** begin STORED ROWS **

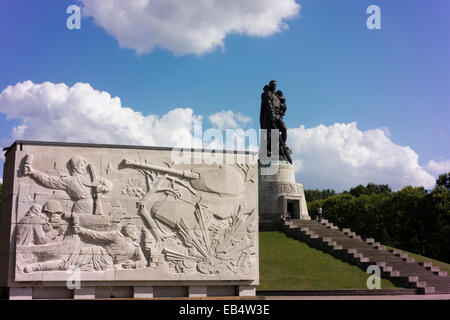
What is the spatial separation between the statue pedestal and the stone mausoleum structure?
1206 centimetres

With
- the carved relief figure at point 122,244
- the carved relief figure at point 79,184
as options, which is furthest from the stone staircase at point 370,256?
the carved relief figure at point 79,184

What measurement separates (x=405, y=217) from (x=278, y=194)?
51.1ft

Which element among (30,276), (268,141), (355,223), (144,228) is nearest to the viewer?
(30,276)

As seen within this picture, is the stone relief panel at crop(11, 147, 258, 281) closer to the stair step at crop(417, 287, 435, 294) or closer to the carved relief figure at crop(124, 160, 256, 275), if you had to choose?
the carved relief figure at crop(124, 160, 256, 275)

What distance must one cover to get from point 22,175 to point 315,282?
1130cm

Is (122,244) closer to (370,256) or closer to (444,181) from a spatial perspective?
(370,256)

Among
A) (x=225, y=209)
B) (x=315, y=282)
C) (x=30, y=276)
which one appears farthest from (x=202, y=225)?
(x=315, y=282)

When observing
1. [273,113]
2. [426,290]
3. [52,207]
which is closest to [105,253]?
[52,207]

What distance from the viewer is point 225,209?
618 inches

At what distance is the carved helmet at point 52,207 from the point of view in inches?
563

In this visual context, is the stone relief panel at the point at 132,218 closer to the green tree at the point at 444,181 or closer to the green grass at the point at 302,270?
the green grass at the point at 302,270

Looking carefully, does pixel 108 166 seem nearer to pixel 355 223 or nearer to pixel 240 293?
pixel 240 293

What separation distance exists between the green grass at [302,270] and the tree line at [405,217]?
1663 cm

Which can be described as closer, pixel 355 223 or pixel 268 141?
pixel 268 141
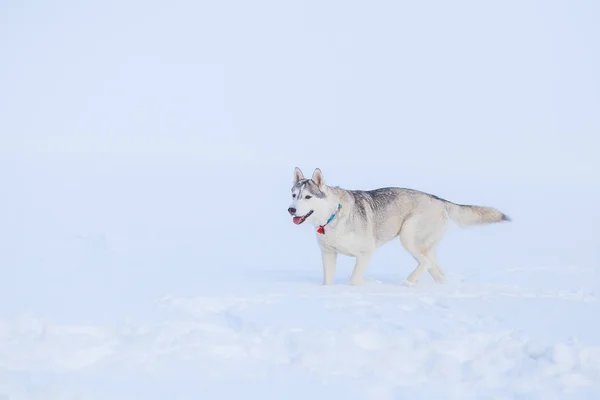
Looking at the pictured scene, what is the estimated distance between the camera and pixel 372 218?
31.4 ft

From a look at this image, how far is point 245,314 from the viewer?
283 inches

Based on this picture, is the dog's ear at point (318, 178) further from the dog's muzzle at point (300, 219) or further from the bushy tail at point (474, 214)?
the bushy tail at point (474, 214)

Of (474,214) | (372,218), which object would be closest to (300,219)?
(372,218)

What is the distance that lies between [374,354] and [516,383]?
1.31 meters

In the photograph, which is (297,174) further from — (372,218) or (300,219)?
(372,218)

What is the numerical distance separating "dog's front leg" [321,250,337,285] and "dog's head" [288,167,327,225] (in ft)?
1.99

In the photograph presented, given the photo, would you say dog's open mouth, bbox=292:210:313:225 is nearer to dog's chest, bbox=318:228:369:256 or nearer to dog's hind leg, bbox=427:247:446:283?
dog's chest, bbox=318:228:369:256

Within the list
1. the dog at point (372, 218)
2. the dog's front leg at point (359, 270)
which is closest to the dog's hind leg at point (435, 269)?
the dog at point (372, 218)

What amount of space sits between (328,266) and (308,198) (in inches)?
42.8

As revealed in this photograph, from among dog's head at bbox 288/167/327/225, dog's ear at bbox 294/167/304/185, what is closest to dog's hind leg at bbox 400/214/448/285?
dog's head at bbox 288/167/327/225

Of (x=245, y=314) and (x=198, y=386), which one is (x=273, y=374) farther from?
(x=245, y=314)

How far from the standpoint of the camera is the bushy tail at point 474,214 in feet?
33.7

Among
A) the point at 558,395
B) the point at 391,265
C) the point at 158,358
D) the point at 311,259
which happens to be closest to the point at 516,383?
the point at 558,395

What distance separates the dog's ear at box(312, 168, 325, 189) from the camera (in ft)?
29.6
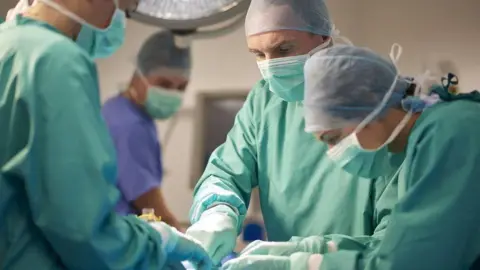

** end STORED ROWS **

▶ EXERCISE REQUIREMENTS
Set down every entry above verbatim, omitting the pictures.

▶ SOLUTION FOR THIS PROBLEM
What is the spatial separation between the statue pedestal and the stone mausoleum structure?
1206 centimetres

With
- the carved relief figure at point 122,244
- the carved relief figure at point 79,184
as options, which is furthest from the stone staircase at point 370,256?
the carved relief figure at point 79,184

What measurement separates (x=405, y=217) from (x=278, y=194)?
51.1ft

Which element among (30,276), (268,141), (355,223), (144,228) is nearest to the viewer?
(30,276)

As seen within this picture, is the stone relief panel at crop(11, 147, 258, 281) closer to the stair step at crop(417, 287, 435, 294) or closer to the carved relief figure at crop(124, 160, 256, 275), if you had to choose?
the carved relief figure at crop(124, 160, 256, 275)

What distance must one cover to get from point 22,175 to point 315,282?
1130cm

Is (122,244) closer to (370,256) or closer to (444,181) from a spatial perspective?
(370,256)

Among
A) (x=225, y=209)
B) (x=315, y=282)
C) (x=30, y=276)
which one appears farthest from (x=202, y=225)?
(x=315, y=282)

When observing
1. [273,113]
2. [426,290]
3. [52,207]
which is closest to [105,253]?
[52,207]

What distance from the viewer is point 225,209?
618 inches

At what distance is the carved helmet at point 52,207 from the point of view in inches?
563

In this visual context, is the stone relief panel at the point at 132,218 closer to the green tree at the point at 444,181 or closer to the green grass at the point at 302,270?
the green grass at the point at 302,270

Looking carefully, does pixel 108 166 seem nearer to pixel 355 223 or nearer to pixel 240 293?
pixel 240 293

What separation distance exists between the green grass at [302,270] and the tree line at [405,217]?
1663 cm

Which can be described as closer, pixel 355 223 or pixel 268 141?
pixel 268 141
Looking at the pictured scene, what is the estimated distance between the camera and pixel 372 218?
31.4 ft

From a look at this image, how far is point 245,314 from the viewer?
283 inches

Based on this picture, is the dog's ear at point (318, 178) further from the dog's muzzle at point (300, 219) or further from the bushy tail at point (474, 214)?
the bushy tail at point (474, 214)

Of (474,214) | (372,218), which object would be closest to (300,219)?
(372,218)

What is the distance that lies between [374,354] and [516,383]?
1.31 meters

In the photograph, which is (297,174) further from — (372,218) or (300,219)?
(372,218)

What is the numerical distance separating "dog's front leg" [321,250,337,285] and "dog's head" [288,167,327,225] (in ft)?
1.99

In the photograph presented, given the photo, would you say dog's open mouth, bbox=292:210:313:225 is nearer to dog's chest, bbox=318:228:369:256 or nearer to dog's hind leg, bbox=427:247:446:283?
dog's chest, bbox=318:228:369:256

Within the list
1. the dog at point (372, 218)
2. the dog's front leg at point (359, 270)
which is closest to the dog's hind leg at point (435, 269)?
the dog at point (372, 218)

What amount of space sits between (328,266) and (308,198) (in inches)?
42.8

As revealed in this photograph, from among dog's head at bbox 288/167/327/225, dog's ear at bbox 294/167/304/185, what is closest to dog's hind leg at bbox 400/214/448/285?
dog's head at bbox 288/167/327/225

Of (x=245, y=314) and (x=198, y=386), which one is (x=273, y=374) farther from?
(x=245, y=314)

How far from the standpoint of the camera is the bushy tail at point 474,214 in feet?
33.7

Among
A) the point at 558,395
B) the point at 391,265
C) the point at 158,358
D) the point at 311,259
which happens to be closest to the point at 516,383?
the point at 558,395

What distance separates the dog's ear at box(312, 168, 325, 189) from the camera (in ft)?
29.6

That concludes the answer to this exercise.